When implementing the freemium model for services in a SOA, an organization has the choice of writing custom code to implement it, or to use an off-the-shelf product such as an XML Gateway. An XML Gateway provides advantages by allowing changes to be made to the parameters in the model without a requirement to change actual code. The XML Gateway also scans for the attacks which we have discussed earlier, such as malicious code injection.
Identity and Standards
It is important to know who is using the services of a SOA, and to use this information to control access and to maintain information within an audit trail. The task of controlling access to the services makes use of a variety of standards, some established such as X.509 certificates, and some new such as SAML and WS-Security. It is important not to be blindsided by the standards, especially when they are composed together in a complex manner.
The old and the new: Passwords, X.509 Certificates, and WS-Security
Passwords have been around since time immemorial. They are still widely used within SOA Security. In many cases, it is simply a case of HTTP Authentication, sent over SSL so that the password is not sent in the clear. Indeed, even if Digest Authentication is used, where the password is not sent in the clear, SSL should still be used in order to block certain capture-replay attacks. Even though HTTP Authentication over SSL is "old" technology, it still is widely used for point-to-point authentication within an SOA.

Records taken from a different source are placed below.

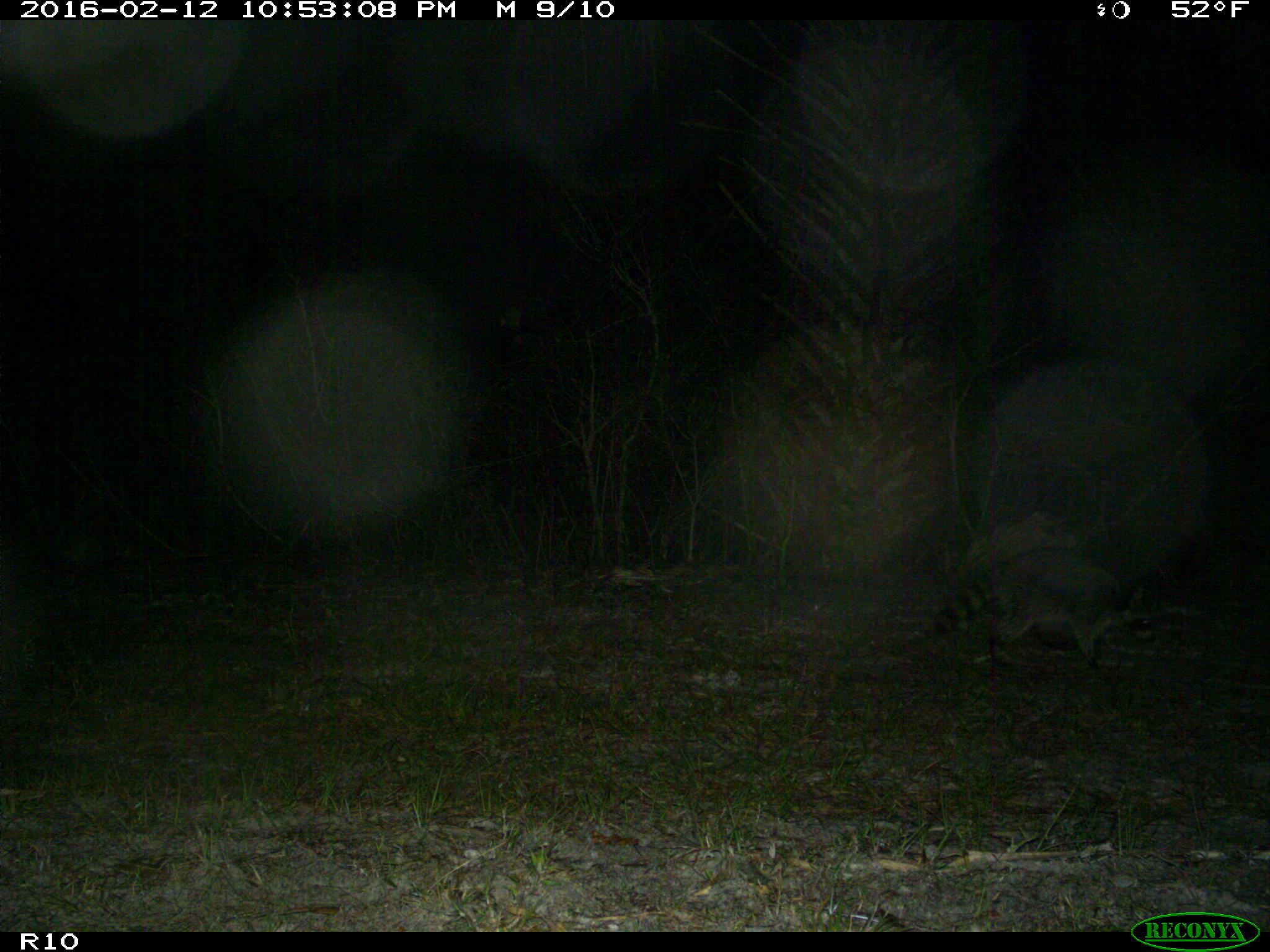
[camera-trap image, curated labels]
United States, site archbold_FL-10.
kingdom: Animalia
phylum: Chordata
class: Mammalia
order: Carnivora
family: Procyonidae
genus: Procyon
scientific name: Procyon lotor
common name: common raccoon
Procyon lotor (common raccoon).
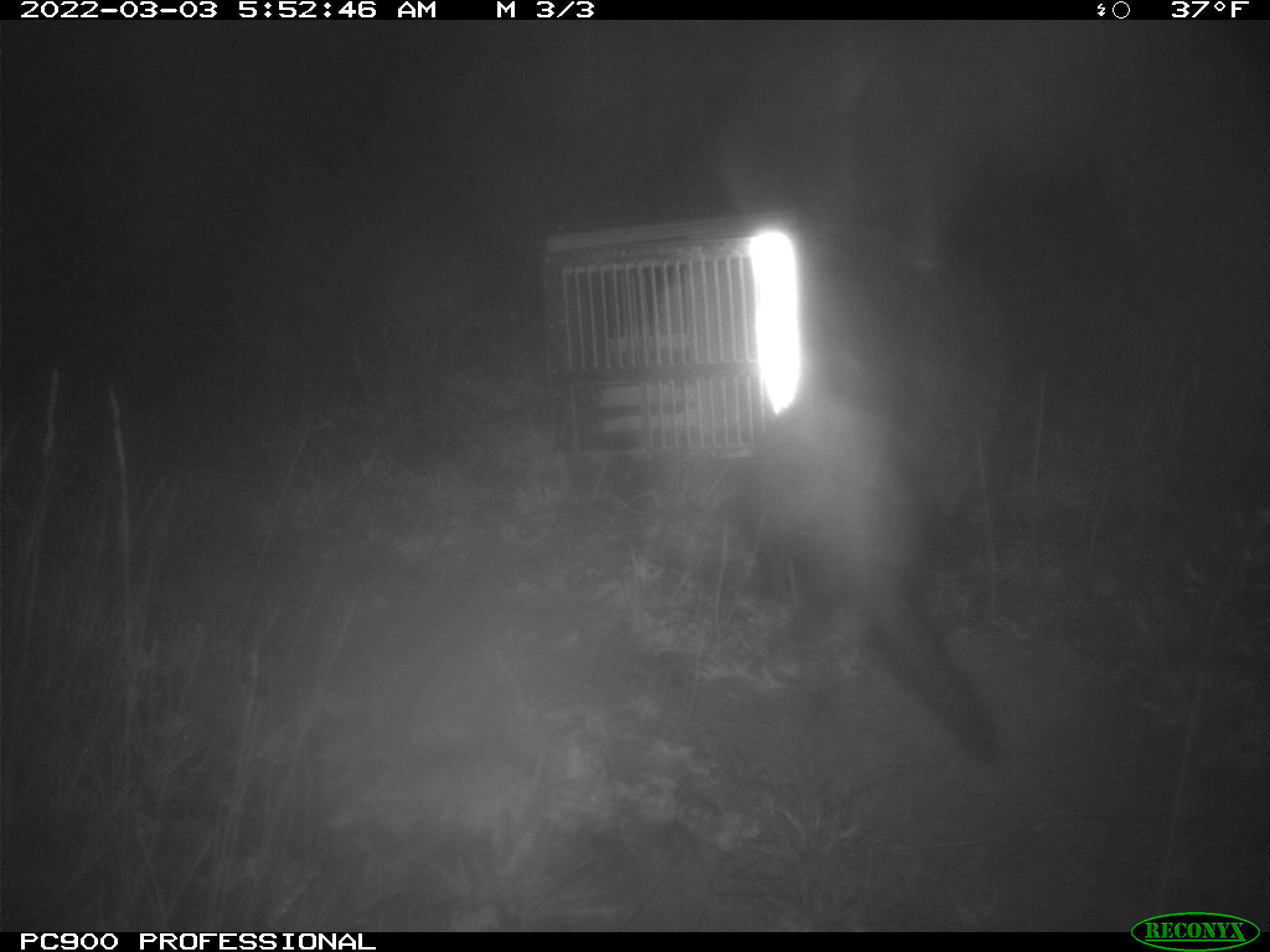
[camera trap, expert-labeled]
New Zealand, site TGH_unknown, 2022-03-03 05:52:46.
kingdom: Animalia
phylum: Chordata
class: Mammalia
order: Carnivora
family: Mustelidae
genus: Mustela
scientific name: Mustela furo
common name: ferret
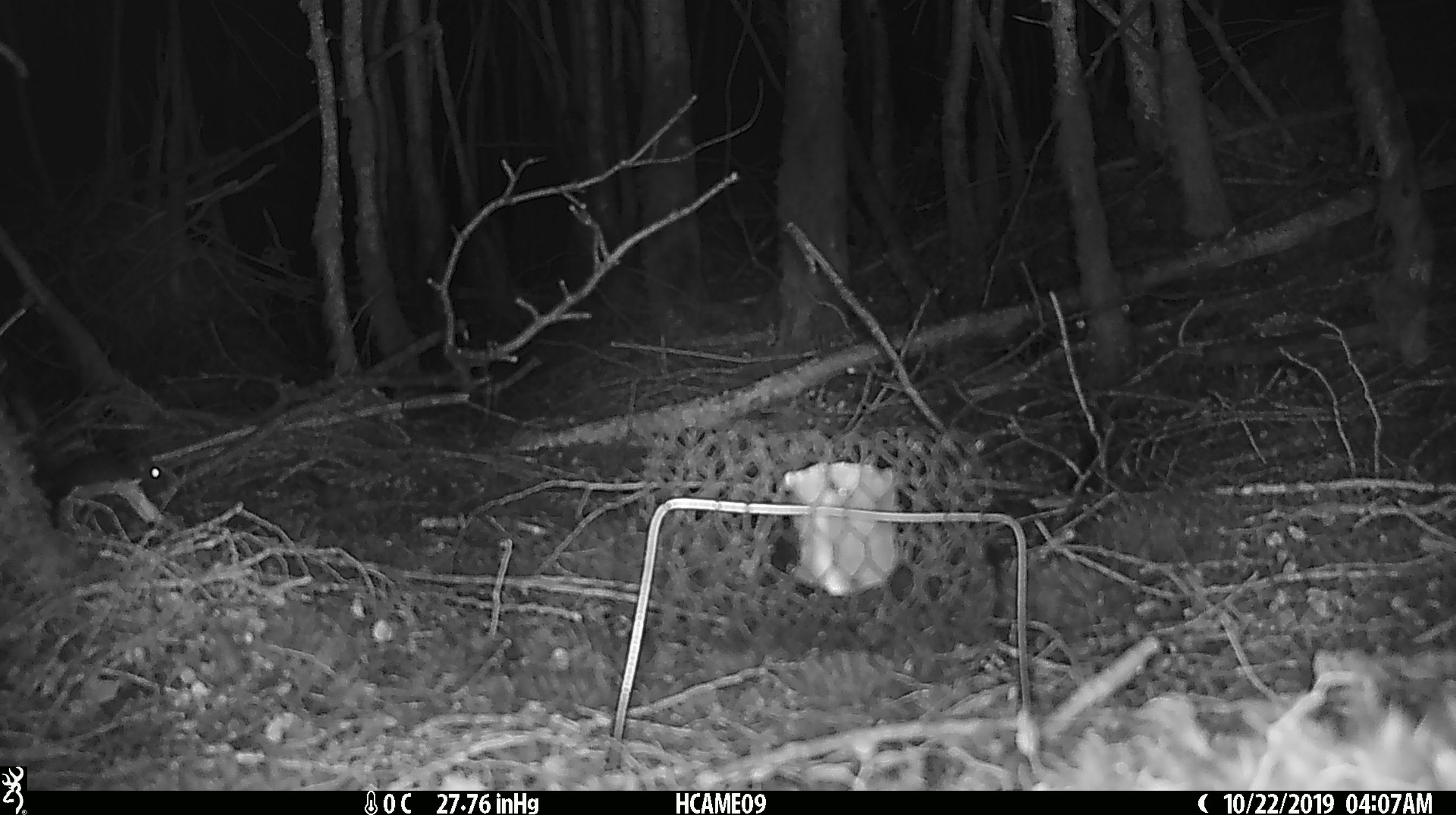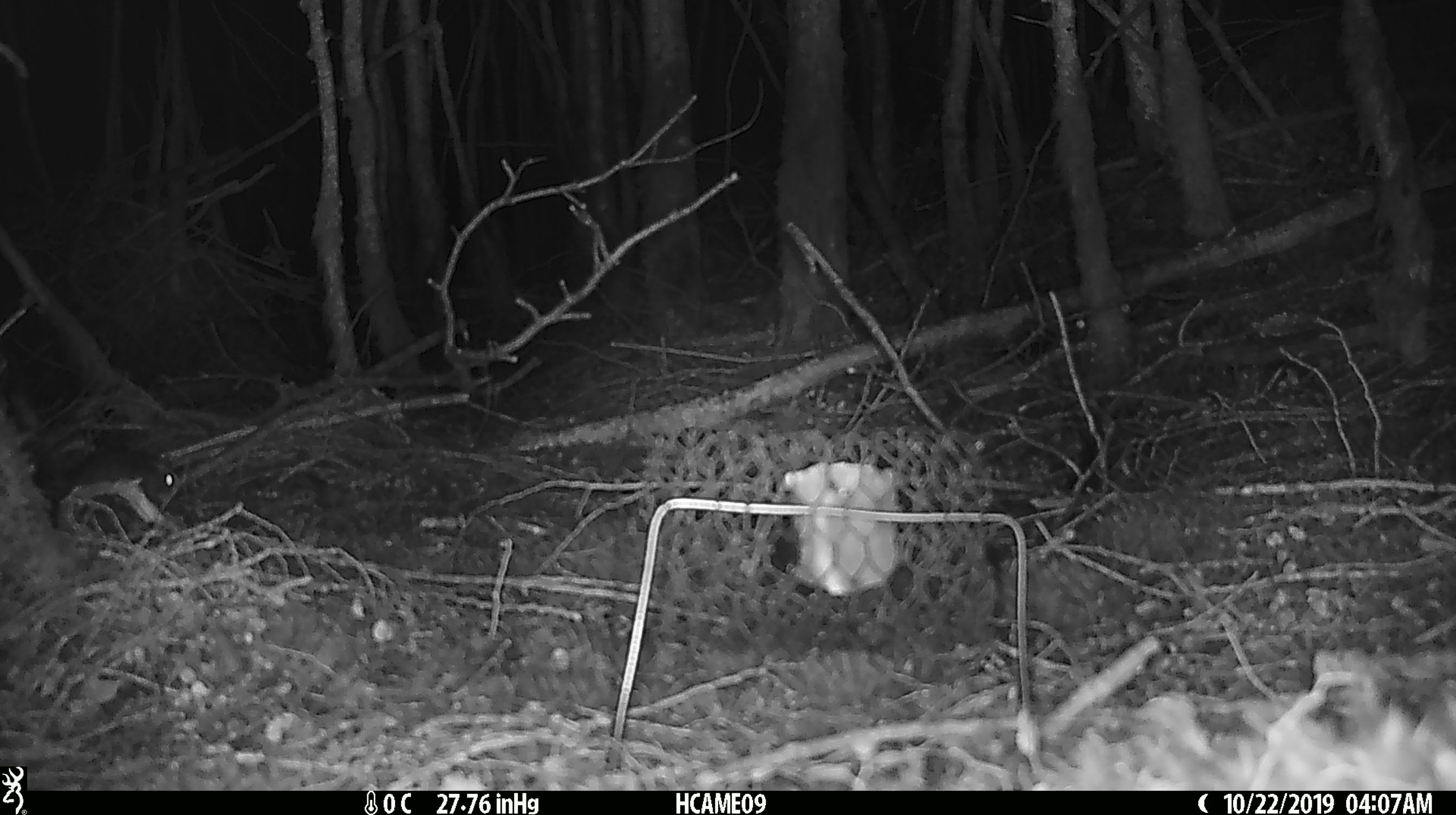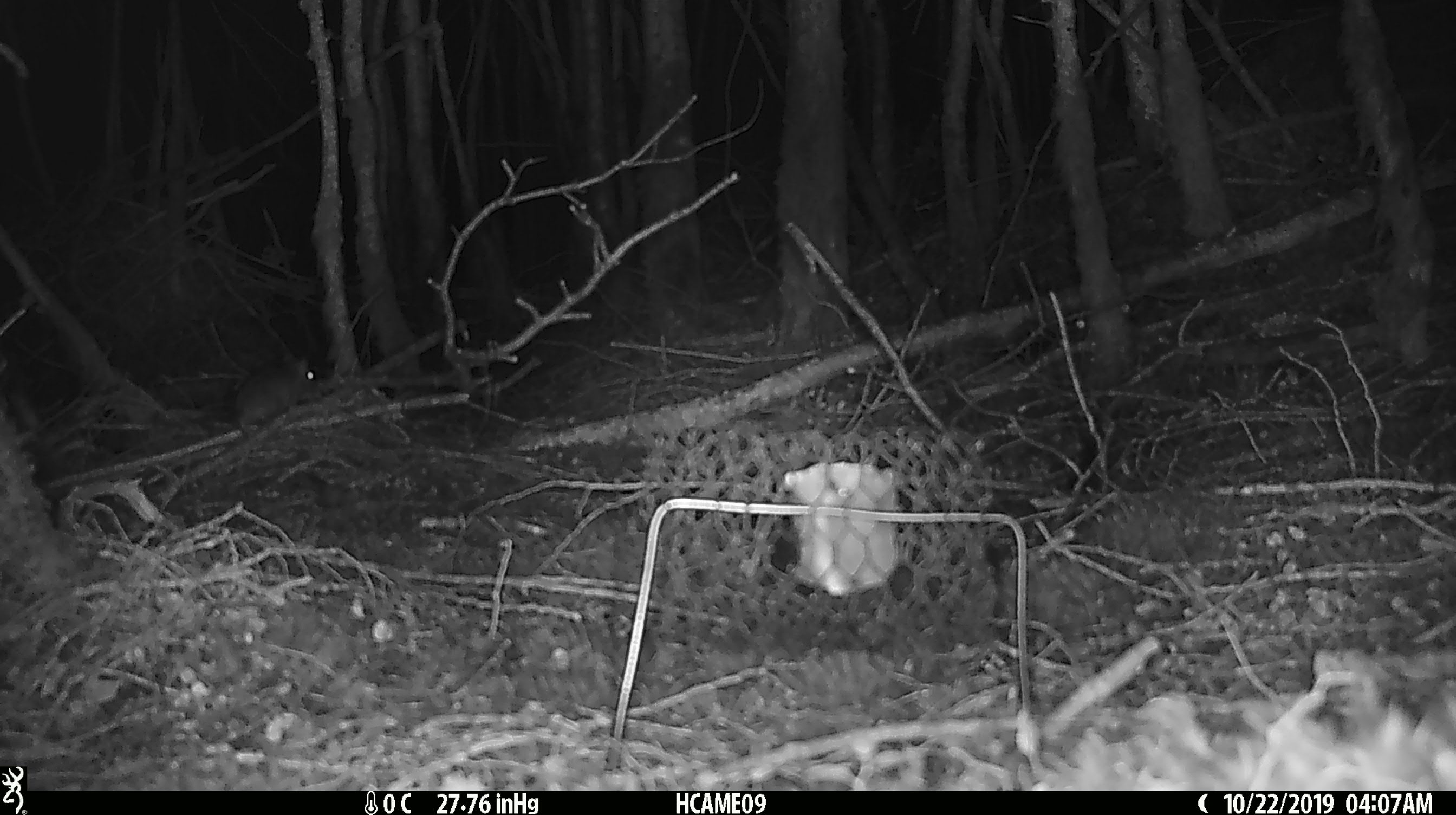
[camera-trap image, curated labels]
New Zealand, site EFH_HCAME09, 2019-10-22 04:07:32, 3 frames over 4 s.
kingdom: Animalia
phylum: Chordata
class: Mammalia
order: Rodentia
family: Muridae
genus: Mus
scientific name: Mus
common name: mouse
Mouse (Mus).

X.509 certificates are used in the context of SSL authentication, where a Web Service can prove its identity to a client, or, in the case of two-way SSL, the client also proves its identity to the service. In this case "identity" is amorphous, since Web Services interactions often involve applications talking to applications, without a human being involved. So the "identity" is the identity of an application. And, as is the case in all usage of X.509 certificates, the trust is based on the issuer of the X.509 certificate (a Certificate Authority, often abbreviated to "CA").
As well as SSL, X.509 certificates are often used in the context of digital signatures. XML Signature is a standard which defines how XML data can be digitally signed using the private key which corresponds to an X.509 certificate, so that anyone who holds the signatorys X.509 Certificate can validate the signature.
XML Encryption is a standard which, as you may guess, defines how XML data may be encrypted. You may ask "what is different about encrypting XML data, versus encrypting any other kind of data?" The answer is that XML data can be selectively encrypted, allowing for scenarios such as selectively encrypting a patient name in a medical record. Since the messages in an SOA are mostly XML (with the exception of REST and JSON for Web 2.0 services), XML Encryption is very useful in order to apply privacy rules.
Kerberos is also a mature technology, which continues to be used within SOA Security. In particular, Kerberos is often used in a Windows environment, since it continues to underpin authentication and single sign-on in Windows networking.
All of these pre-existing security technologies continue to be used for SOA security.